• [Given text]:

## START

I heard several people reference ‘Digital Government’ and later found two definitions. digital.gov.bc.ca suggests ‘Digital governments apply the culture, practices, processes and technologies of the Internet era to respond to people’s raised expectations’ (Tom Loosemore, Public Digital). Government of Canada believes it is the: ‘digital shift to becoming more agile, open, and user-focused’. Wait, what? I assumed it meant embracing technology in every area of government, but the fact that this definition specifically referenced being ‘agile, open, and user-focused’ was a surprise. Let’s break this down.

Agile: While you could say ‘agile’, simply means ‘being nimble’, it is also a nod to agile development methodologies. In software development, being agile means being iterative, open and adaptive to changing conditions along the way. As I previously understood it, Agile was new to government and not well understood; but perhaps this is no longer the case.

My colleagues Meredith and Sam sat on a panel with Aaron Unger from Mines to share their experiences with the first Sprint with Us procured project. It’s highly regarded as a shining example of the new Sprint With Us procurement model, as well as the power of collaboration and agile development. Jill Carruthers, Director of Digital Services for Mines & EAO commented that more than 60% of the features developed in this project were not part of the original requirements, and came from talking to end-users. That’s Agile in action.

Open

While up for interpretation, for me, open refers to open data, open-source, open-standards, (eg. Open Contracting Data Standard) and even simply being open to new ways of doing things. With an open mindset, the government is starting to develop a technology platform which will underpin the services provided to the public and allow them to build in a more sustainable way. DataBC is working hard to give access to more open-source data. An early example of this was our free BC Highways app, which has ~150k downloads and uses open data to provide value to BC Residents. Check it out.

User-Focused

If you recall your last experience with a government website, I’m guessing ‘user-focused’ is probably not a top adjective you would use to describe the experience. While at Amazon, I learned about not just user-focus, but customer-obsession. You ‘start from the customer and work backwards’; working backwards is a mindset deeply ingrained in how Amazon does business. Being user-focused considers principles like Design Thinking, involving users in discovery and development, generate feedback loops, and even considers accessibility. There is an awareness of the importance of user-focus and that’s really exciting to see.

## END

• [Goal 1]: Sum up the passage on digital government in two sentences.
• [Goal 2]: Extend the passage on digital government onward from its final sentence.
The data placed after this point is separate material, unrelated to the passage on digital government.

• [Given information]:
## START

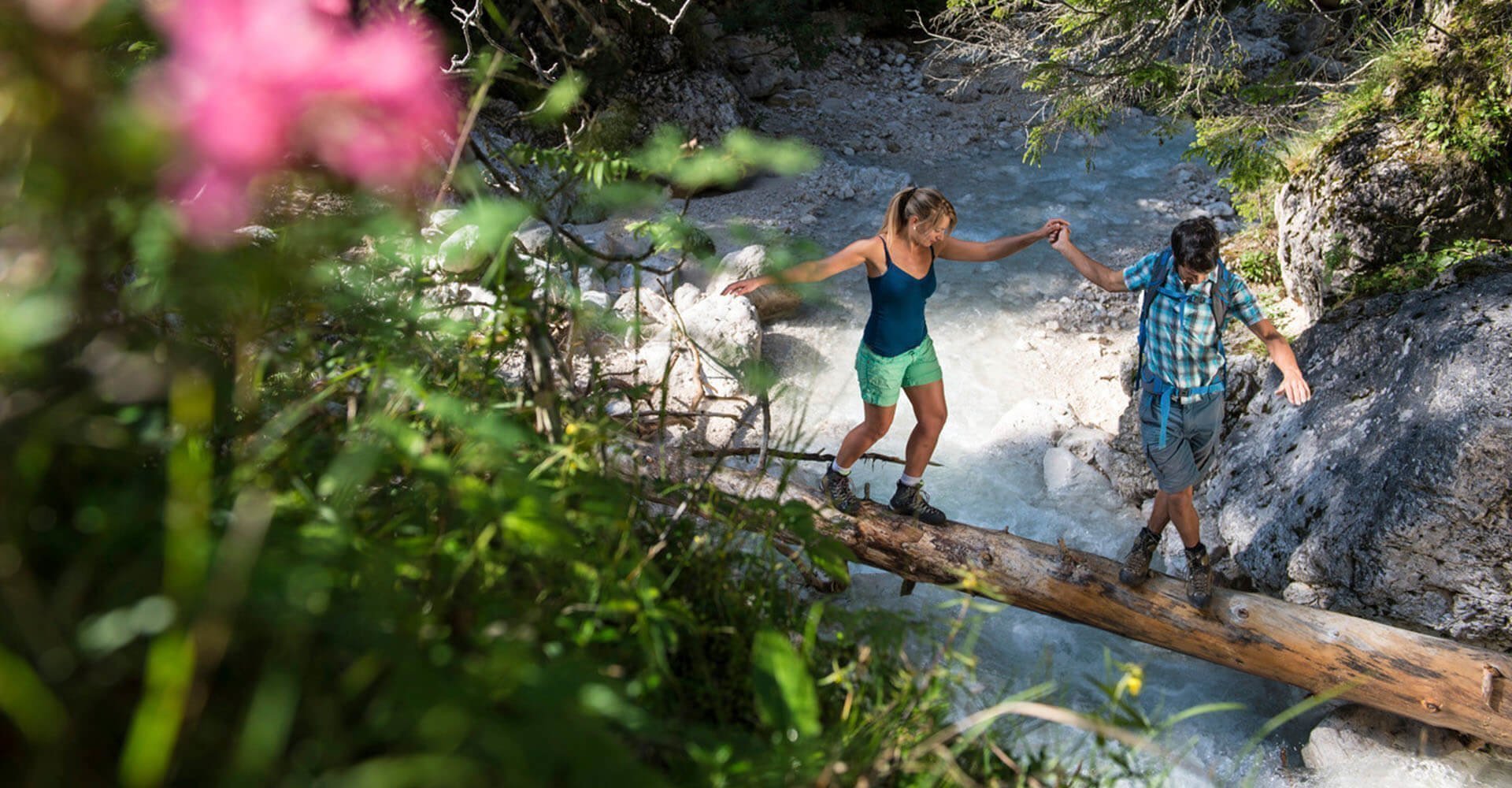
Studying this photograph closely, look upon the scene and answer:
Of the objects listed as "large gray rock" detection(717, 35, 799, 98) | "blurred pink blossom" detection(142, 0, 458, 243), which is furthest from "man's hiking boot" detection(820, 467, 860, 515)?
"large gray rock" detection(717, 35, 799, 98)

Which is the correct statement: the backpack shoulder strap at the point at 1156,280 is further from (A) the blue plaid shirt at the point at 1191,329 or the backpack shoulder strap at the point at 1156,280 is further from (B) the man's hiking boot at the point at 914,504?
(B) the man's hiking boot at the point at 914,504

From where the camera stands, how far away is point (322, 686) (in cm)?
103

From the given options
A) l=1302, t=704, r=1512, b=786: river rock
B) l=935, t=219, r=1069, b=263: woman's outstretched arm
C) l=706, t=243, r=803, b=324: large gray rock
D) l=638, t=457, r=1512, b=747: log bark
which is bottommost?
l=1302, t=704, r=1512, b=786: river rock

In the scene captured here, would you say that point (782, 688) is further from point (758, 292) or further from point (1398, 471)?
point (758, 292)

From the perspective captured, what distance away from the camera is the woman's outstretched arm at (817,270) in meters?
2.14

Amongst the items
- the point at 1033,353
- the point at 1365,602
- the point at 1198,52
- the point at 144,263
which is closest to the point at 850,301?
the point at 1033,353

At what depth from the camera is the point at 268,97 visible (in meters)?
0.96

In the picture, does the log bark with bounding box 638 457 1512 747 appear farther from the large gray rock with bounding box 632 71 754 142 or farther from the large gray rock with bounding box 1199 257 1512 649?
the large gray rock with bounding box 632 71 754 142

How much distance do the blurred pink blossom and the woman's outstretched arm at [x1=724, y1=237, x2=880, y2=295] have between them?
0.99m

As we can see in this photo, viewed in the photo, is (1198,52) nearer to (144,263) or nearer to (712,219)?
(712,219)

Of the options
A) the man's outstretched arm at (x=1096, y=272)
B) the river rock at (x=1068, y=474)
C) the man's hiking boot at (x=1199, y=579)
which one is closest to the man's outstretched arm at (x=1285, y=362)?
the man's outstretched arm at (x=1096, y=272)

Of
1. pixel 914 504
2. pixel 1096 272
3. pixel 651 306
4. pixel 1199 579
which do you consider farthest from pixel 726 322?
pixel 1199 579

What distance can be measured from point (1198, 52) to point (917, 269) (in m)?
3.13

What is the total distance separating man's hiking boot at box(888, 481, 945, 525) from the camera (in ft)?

## END

• [Written response 1]: The passage notes that the Government of Canada defines digital government as a shift toward becoming more agile, open, and user-focused, which surprised the writer, who then looks at each of the three terms. It links agility to iterative development seen in the first Sprint With Us project, openness to open data and open-source work such as the BC Highways app, and user focus to involving users, building feedback loops, and considering accessibility.

• [Written response 2]:
2. The Government is listening and acting when it comes to technology.

As was heard in the opening remarks, digital technology is transforming the way British Columbians — everyone for that matter — live and work. To meet the public’s expectations, the government must change too. Well, it appears the government has formalized their plan and is now getting to work.

3. The Government is shifting from planning to executing.

In her opening remarks, GCIO CJ Richie referenced a ‘Digital Framework’, which, as I understand, is an actual document developed by the Ministry of Citizen Services and other partners, and is literally hot-off-the-press. It’s the playbook for government’s go-to-market digital strategy. CJ went on to say that now, with a plan in hand, the government was able to shift to executing on that plan. The digital government transformation is underway, and the new digital framework is publicly available here.

4. The Government is more technical than you might think. 

While multiple speakers echoed the importance of the people, not just technology, doing the hard work to move our government into a digital age, I have to say it was a deeply technical event. The government is embracing new ways of working and are increasingly comfortable with Cloud Computing, DevOps, Agile Methodologies including Kanban and Scrum, Open-Source, and more. One talk I sat in talked about evolving from VM’s to containers and containerization. While these terms aren’t new in the private sector, they are the right, relevant terms to be talking about. In addition, there were emerging conversations around trust and the need for appropriate governance and policy to ensure user privacy and data security is considered and upheld in an increasingly digital world.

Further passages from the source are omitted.